Six Minutes to Midnight is a war drama piece set in 1939, on the cusp of one of the most historic moments we now know as World War II.
In a story inspired by the real-life history of Augusta Victoria College located in Bexhill-on-Sea, Eddie Izzard plays Thomas Miller, a man of Anglo-German ancestry who has taken a spot as an English teacher at the finishing school for girls, all from high-ranking elite Nazi families. In secret, Miller is actually a British agent who has gone undercover to investigate the disappearance of his predecessor, undercover agent, Wheatley (Nigel Lindsay).
When Wheatley’s body is found washed up on a beach shore and in a rather unfortunate series of events, Miller is on the run, falsely accused of killing his predecessor and must clear his name while uncovering a sinister plot ahead with the school and its girls.
Admittedly, I was unsure if Izzard would be a right fit for a serious and mature role as British agent, Thomas Miller. Luckily, my worries soon subsided, as I found myself truly believing Izzard’s performance as an undercover British agent masquerading as a school teacher.
Judi Dench felt very underutilized and a little wasted as school headmistress Miss Rocholl.
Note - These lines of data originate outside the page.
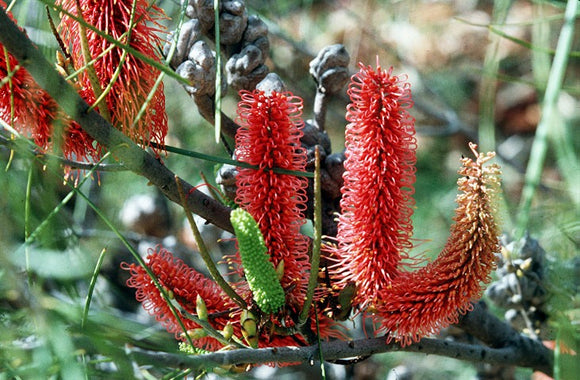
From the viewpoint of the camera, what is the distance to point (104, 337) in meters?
0.29

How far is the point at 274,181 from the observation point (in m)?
0.43

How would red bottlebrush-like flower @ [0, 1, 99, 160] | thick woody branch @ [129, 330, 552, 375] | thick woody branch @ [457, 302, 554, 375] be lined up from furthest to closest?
thick woody branch @ [457, 302, 554, 375], red bottlebrush-like flower @ [0, 1, 99, 160], thick woody branch @ [129, 330, 552, 375]

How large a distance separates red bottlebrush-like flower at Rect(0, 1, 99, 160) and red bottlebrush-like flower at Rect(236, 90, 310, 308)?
10cm

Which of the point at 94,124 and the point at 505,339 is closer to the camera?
the point at 94,124

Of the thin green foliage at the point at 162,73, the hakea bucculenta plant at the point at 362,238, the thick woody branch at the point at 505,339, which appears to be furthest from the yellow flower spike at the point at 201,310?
the thick woody branch at the point at 505,339

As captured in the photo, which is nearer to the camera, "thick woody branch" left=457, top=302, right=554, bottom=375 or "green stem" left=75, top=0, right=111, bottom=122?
"green stem" left=75, top=0, right=111, bottom=122

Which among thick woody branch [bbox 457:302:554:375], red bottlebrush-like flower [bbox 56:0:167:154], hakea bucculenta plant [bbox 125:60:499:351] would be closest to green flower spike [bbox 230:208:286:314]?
hakea bucculenta plant [bbox 125:60:499:351]

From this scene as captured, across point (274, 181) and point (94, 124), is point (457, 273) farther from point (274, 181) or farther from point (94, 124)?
point (94, 124)

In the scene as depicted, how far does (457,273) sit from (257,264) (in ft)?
0.42

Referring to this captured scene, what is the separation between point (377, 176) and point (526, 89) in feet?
5.23

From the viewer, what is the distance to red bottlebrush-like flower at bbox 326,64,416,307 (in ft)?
1.39

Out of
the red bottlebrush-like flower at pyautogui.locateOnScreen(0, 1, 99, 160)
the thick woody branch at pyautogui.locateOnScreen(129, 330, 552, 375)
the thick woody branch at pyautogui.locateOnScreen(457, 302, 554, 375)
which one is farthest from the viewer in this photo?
the thick woody branch at pyautogui.locateOnScreen(457, 302, 554, 375)

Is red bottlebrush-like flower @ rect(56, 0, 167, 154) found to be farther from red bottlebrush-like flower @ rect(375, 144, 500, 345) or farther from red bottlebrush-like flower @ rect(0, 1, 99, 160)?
red bottlebrush-like flower @ rect(375, 144, 500, 345)

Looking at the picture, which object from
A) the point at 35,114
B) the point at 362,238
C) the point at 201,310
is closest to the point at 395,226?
the point at 362,238
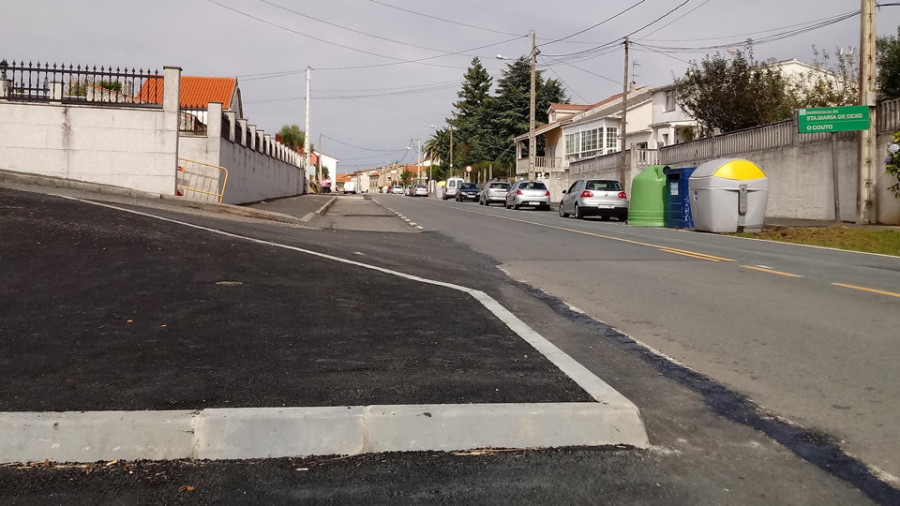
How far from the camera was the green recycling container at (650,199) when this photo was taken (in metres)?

Dench, has always been incredible, but in Six Minutes to Midnight, I was honestly hoping to see a little more of her on-screen. Despite her minimal screen time, her performance is still great.
The most notable cast member, however, is Carla Juri as Ilse Keller, providing a wonderful performance and had me captivated at any given moment she appeared on screen. Truthfully, I was not familiar with Juri’s work prior to seeing Six Minutes to Midnight, but since witnessing Juri’s standout performance, I’ll have to make sure to keep an eye out for her future films.
While the lavish production values and gorgeous cinematography are constantly present, I couldn’t help but feel that the story was little underwhelming and could have done with a few more tweaks to its writing. The writing just feels passable and doesn’t strive to be exceptional. The film, however, certainly looks the part with its gorgeous countryside scenery and impressive costuming. Props to Chris Seager, Amanda Smith and Lucinda Wright for providing us lovely cinematography, set decoration and costume design, respectively, all throughout the film that make up for the somewhat unfortunately muddled story. The story may be a bit of a letdown but visually, the film blossoms.
Despite my criticism, Six Minutes to Midnight still manages to be entertaining. I even had a few chuckles at some funny scenes along the way. Yes, it may be predictable, but you can feel the passion and love poured into creating it, which ultimately helped me enjoy the movie. If you’re looking for a simple film with a talented cast just to just relax and enjoy, Six Minutes to Midnight will do just that. But for diehard war drama fans who are looking for something compelling with depth, unfortunately you won’t find it here. Six Minutes to Midnight is far from perfect, but I can’t deny that it does contain an interesting charm that doesn’t leave you.
Six Minutes to Midnight will be in Australian cinemas from April 22, 2021.